For a long time, the record systems which we keep have given us only the broadest and most limited look at system performance. The biggest confounders have been the emergence of multi-site production and the odd primitiveness that dogs farm or biological production.
Ever since we moved production to separate sites, the records systems have focused collection and evaluation of data via metrics like FE and ADG on the separate sites. There are few if any full system metrics which connect the performance of the sow farm to finishing or even a nursery to finishing performance. Perhaps most critical is the lack of tie-in of the final outcome of performance, the kill data to any production data. Second, because our systems do not allow for any individual animal performance data (except at kill), we work constantly with averages which hide the variation which spreads itself throughout the production process.
We normally cannot know ADG or FE for instance until a building empties and then we only have a grand average of all the animals in the building. As building sizes have increased, this average is now hiding ever larger deviations from the central tendency.
We are living in the age of variation and its control. This is the next major focus of cost reduction and quality improvement but we are in the infancy of creating the kind of systems and records which both mitigate variation or have any hope of properly measuring it.
For instance, everyone has seen kill sheets with identical average weights which yield far different monetary outcomes. This of course is due to the sort loss differences caused by widely differing distributions of weights on the two loads. If you would go back into the production records for those two loads you could just as easily find nearly equal ADG and FE though very different costs of production. This happens because the cost effects of outcomes above and below the mean generated FE and ADG create very different costs and these costs are not symmetric on each side of the mean. That is, the better FE's on the left side of the mean do not off set the costs of the high FE's on the right side of the mean.

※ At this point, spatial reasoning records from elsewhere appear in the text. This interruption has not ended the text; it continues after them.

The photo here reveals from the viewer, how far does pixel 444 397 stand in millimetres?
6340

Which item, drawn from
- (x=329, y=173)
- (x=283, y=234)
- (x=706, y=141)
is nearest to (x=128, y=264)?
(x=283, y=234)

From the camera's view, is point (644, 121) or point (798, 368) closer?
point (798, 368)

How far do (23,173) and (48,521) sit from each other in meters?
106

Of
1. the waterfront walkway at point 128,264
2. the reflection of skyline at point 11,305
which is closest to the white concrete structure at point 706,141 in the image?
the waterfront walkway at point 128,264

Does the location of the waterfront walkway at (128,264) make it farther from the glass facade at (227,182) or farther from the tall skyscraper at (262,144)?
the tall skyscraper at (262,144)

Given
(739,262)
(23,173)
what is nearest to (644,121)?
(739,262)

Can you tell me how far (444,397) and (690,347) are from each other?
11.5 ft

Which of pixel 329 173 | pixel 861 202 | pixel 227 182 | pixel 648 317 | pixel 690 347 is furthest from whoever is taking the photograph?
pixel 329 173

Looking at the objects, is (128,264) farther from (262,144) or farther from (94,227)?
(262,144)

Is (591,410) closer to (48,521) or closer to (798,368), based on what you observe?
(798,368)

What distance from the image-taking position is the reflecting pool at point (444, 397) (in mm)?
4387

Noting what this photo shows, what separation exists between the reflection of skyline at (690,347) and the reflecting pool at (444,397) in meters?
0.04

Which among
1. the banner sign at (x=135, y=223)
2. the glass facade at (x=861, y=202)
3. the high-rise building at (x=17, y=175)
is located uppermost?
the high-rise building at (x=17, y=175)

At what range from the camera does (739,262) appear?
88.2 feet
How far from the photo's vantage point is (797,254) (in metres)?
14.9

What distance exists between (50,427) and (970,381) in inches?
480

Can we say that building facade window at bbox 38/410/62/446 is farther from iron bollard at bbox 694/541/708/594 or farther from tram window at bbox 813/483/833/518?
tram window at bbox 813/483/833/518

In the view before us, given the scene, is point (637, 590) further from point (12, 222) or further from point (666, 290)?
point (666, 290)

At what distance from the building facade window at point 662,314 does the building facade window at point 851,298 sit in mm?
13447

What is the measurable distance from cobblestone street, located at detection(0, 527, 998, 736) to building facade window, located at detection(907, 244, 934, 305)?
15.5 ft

This leads us to focus on the profit maximizing average load weight first as a means to generate the best outcome possible given the production process that is currently in place. Over time we can improve the production process and the target weight will then change. If that average weight is properly estimated and adhered to, the FE and ADG which occur on that load are the profit maximizing FE and ADG. Rather than compare them to an outside database average or benchmark, it is best to focus on the profit maximizing average weight of the load and let the FE and ADG just happen. This doesn't mean there is not waste in the FE or that the ADG is the best the farm can do over time but these metrics do not drive the profit maximizing decision, they result when the profit maximizing weight is selected.
As an example, if you select the profit maximizing weight, you can reduce FE by lowering that weight. You certainly will not make more money but you may have an FE that is more worthy of bragging about among those who avidly compare those things. You would be much better off my reducing the variation of weights around the profit maximizing average or focusing on better feeder management. By producing a truck load with the proper average weight with fewer heavy and light weight animals in the mix, FE will improve even at the same target weight. Because the changes are not symmetric, the reductions in FE which come from eliminating heavy weight animals while keeping average marketed weights the same, in almost all cases will outweigh the increases in FE generated from increasing the weights of smaller animals in the mix. If it doesn't, that only means the optimal FE on that day is very likely higher than the one you are targeting.